TRANSPARANN.ID, JAKARTA – Program Makan Bergizi Gratis (MBG) andalan Presiden Prabowo Subianto telah genap berusia satu tahun.

Presiden membanggakan kesuksesan program yang menyasar 49 juta penerima ini. Namun, penelusuran lapangan justru menyingkap fakta berbeda.

Sejumlah masalah pelik mencuat di berbagai daerah. Warga menyuarakan keluhan soal gangguan lingkungan, sedangkan para pekerja menuntut kejelasan nasib.

Berikut rangkuman temuan BBC News Indonesia yang dikutip oleh portal ini.

Gelombang Penolakan Warga

Warga Kompleks Parakan Indah, Bandung, secara tegas menolak operasional dapur MBG. Mereka membentangkan spanduk protes di gerbang perumahan.

Badri, Ketua RW setempat, menyebut aktivitas dapur merampas ketenangan warga. Proses produksi yang berlangsung hingga larut malam sangat mengganggu waktu istirahat lansia.
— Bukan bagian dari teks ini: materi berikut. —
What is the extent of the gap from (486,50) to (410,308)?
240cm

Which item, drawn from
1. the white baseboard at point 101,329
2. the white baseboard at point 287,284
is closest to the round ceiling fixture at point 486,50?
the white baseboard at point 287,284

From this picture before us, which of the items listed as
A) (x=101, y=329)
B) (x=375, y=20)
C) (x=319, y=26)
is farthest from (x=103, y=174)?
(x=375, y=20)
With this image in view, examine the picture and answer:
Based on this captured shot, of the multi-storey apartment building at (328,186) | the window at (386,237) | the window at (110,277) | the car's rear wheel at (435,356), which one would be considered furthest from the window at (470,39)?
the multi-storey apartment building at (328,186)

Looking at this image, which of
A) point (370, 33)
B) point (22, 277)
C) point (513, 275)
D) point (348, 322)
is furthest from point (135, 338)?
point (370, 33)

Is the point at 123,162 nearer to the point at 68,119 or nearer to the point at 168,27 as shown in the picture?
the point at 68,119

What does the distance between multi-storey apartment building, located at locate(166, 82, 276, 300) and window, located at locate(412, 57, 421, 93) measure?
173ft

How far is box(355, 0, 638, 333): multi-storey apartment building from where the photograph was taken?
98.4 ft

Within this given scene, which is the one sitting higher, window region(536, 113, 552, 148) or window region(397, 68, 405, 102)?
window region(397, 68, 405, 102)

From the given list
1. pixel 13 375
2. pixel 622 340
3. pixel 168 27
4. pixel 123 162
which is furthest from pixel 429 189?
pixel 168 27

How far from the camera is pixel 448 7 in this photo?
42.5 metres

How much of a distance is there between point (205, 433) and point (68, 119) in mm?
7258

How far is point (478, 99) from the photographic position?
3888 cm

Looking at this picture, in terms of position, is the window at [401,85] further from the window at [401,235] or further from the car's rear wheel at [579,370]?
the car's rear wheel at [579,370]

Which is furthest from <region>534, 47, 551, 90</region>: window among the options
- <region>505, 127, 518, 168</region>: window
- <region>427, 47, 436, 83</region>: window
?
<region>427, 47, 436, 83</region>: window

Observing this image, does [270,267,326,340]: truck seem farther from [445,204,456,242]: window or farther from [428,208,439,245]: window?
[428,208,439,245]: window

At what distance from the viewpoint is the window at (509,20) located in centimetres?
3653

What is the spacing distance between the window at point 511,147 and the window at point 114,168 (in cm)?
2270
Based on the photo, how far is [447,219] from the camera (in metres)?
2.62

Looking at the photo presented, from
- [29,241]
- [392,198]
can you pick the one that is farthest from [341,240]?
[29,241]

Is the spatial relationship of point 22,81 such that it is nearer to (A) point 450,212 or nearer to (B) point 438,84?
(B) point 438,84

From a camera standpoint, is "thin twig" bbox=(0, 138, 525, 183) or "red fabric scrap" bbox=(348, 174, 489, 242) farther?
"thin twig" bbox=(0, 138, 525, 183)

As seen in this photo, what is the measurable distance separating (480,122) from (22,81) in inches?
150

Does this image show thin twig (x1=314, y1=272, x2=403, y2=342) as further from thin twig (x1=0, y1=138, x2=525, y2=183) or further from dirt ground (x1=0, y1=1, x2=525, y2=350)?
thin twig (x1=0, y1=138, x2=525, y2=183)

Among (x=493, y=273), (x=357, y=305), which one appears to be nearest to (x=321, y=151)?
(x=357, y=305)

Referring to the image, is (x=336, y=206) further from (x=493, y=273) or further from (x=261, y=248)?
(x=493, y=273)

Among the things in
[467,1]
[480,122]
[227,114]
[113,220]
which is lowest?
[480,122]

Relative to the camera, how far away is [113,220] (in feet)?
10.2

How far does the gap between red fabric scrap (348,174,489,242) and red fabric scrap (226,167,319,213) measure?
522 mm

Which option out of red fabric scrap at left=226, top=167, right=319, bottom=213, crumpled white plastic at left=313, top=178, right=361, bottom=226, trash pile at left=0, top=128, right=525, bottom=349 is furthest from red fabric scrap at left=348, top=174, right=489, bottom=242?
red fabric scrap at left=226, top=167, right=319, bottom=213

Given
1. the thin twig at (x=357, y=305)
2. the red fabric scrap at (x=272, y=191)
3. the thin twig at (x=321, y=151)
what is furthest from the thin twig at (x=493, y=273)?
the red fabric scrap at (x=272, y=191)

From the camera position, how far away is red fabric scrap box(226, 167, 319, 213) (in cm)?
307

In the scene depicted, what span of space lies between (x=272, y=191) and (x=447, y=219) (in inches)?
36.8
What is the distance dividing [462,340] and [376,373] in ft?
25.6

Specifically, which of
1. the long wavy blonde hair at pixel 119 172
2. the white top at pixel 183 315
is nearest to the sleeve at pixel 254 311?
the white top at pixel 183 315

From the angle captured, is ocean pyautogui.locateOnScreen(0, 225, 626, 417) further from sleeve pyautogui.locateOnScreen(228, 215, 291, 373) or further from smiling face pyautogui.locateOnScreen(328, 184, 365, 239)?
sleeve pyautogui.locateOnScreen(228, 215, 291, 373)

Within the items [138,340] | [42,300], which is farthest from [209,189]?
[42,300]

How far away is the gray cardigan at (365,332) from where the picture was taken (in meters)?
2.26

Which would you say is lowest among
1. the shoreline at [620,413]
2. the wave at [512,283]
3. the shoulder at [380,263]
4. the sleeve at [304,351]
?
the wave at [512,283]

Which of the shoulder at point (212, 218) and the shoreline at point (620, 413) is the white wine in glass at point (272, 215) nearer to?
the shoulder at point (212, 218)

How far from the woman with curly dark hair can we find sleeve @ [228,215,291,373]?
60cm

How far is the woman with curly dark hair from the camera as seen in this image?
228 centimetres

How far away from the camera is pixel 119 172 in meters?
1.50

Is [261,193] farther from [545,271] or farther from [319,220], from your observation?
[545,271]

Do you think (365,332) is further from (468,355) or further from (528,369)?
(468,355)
Selain polusi suara, warga juga mengkhawatirkan tumpukan sampah organik yang dapat mencemari lingkungan mereka.

Konflik serupa terjadi di Sumber, Solo. Warga memprotes pendirian dapur yang tidak mengantongi izin lingkungan.

Pemerintah kota akhirnya menghentikan pembangunan tersebut. Mereka menilai pemilik dapur tidak memiliki itikad baik untuk bersosialisasi dengan warga sekitar.

Nasib Buram “Relawan” Tanpa Kontrak

Tak hanya isu lingkungan, masalah ketenagakerjaan juga menjadi sorotan tajam. Pekerja dapur yang berstatus “relawan” harus bekerja tanpa kontrak tertulis.

Yeni, seorang relawan di Cirebon, mengaku bekerja delapan jam sehari tanpa jaminan sosial atau BPJS.